Fatima is just open-minded enough to find her way to Lulu’s, to meet choreographer and star attraction Catcha Foxx (Pastel Supernova). And she’s just rebellious enough to let herself get talked into things. Filling in as “kitten” for starters.

That’s the non-dancer in skimpy burlesque-wear who picks up the clothes, garters and gloves that the strippers — sorry, burlesque dancers — leave on stage.

We don’t need Fatima’s panicked “This isn’t going to end well” to know this isn’t going to end well.

Writer-director English finds, if not a happy balance in which way the script’s cultural biases lean, at least a pleasant one. The movie, like most of the characters in it, errs on the side of tolerance.

“This is a new time and place,” Waleed, Fatima’s father counsels in his endless Koranic debates with his brother. “Evolve!”

We get a sense that Fatima’s fellow dancers get a thrill out of converting or at least corrupting her. Texas Red, in particular, seems to know the sexist patriarchy that women in the the Islamic world have to cope with.

Fatima may bond with this sisterhood of sin — “You guys feel more comfortable naked than I do clothed!” She underlines the fact that she’s intellectualizing this whole “empowering through art” experience by dropping a Schrödinger’s Cat joke into conversation with them.

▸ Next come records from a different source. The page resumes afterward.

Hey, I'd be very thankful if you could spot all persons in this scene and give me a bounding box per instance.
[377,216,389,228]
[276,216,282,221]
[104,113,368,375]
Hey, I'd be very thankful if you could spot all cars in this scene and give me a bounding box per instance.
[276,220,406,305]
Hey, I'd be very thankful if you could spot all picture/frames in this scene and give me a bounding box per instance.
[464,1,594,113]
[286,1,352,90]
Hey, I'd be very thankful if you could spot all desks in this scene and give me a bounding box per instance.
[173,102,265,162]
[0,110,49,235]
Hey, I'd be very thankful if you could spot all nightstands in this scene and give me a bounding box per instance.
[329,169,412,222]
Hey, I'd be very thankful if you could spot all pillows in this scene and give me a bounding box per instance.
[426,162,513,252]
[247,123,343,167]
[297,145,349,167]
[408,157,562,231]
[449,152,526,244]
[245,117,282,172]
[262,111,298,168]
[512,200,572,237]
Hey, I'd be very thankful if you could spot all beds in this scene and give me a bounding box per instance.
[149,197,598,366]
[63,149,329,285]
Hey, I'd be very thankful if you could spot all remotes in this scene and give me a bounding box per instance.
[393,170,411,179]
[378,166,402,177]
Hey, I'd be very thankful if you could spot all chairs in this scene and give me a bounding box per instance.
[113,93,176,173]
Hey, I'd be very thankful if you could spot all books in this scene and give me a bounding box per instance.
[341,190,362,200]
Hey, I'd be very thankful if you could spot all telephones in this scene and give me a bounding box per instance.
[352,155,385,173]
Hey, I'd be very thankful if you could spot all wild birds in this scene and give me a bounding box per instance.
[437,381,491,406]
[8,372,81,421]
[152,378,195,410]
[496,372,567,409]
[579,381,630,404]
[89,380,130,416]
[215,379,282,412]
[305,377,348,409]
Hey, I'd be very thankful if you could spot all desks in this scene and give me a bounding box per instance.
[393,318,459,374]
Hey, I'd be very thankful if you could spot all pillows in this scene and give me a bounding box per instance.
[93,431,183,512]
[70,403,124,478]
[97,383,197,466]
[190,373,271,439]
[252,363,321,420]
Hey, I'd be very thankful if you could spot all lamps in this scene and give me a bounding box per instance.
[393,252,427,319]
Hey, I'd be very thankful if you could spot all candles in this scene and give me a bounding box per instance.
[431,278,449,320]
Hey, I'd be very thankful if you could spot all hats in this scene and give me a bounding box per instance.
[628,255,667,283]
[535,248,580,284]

And that “How’re you gonna keep’em in the mosque after they’ve seen the lights of Club Lula?” thing extends to Fatima’s older brother Mahmoud (Khalid Klein). He’s supposed to keep an eye on her, and that involves stopping in your neighborhood cabaret for a drink.

“Looking for my sister. Strip joint’s a bit of a stretch. But with her, I’ve learned to be thorough.”

The dialogue often sparkles and the situations, although generally far-fetched, teeter on the edge of “Well, that’s at least possible.”

For a movie that loses itself in a lot of nearly nude onstage and backstage (Got to put the glitter on!) antics, “Becoming Burlesque” has room for little acting flourishes, the funniest involving Negar’s virginal Fatima learning to walk like a burlesque dancer, in stilettos (“Knees together, chin UP. Butt OUT. And smile!”) or flirt.

As I said at the outset, there’s nothing subtle here, no “fine line” is walked. But “Becoming Burlesque” makes a cute fictional introduction to the art form, the reason women practice it and what can happen when cultures this far apart run smack into each other — pastie to pastie.


MPAA Rating: unrated, violence, nudity, profanity

Cast: Shiva Negar, Courtney Deelen,  Alex Harrouch, Hrant Alianak, Severn Thompson, Khalid Klein, Sam Kalilieh.

Credits: Written and directed by Jackie English. An Ammo Content release.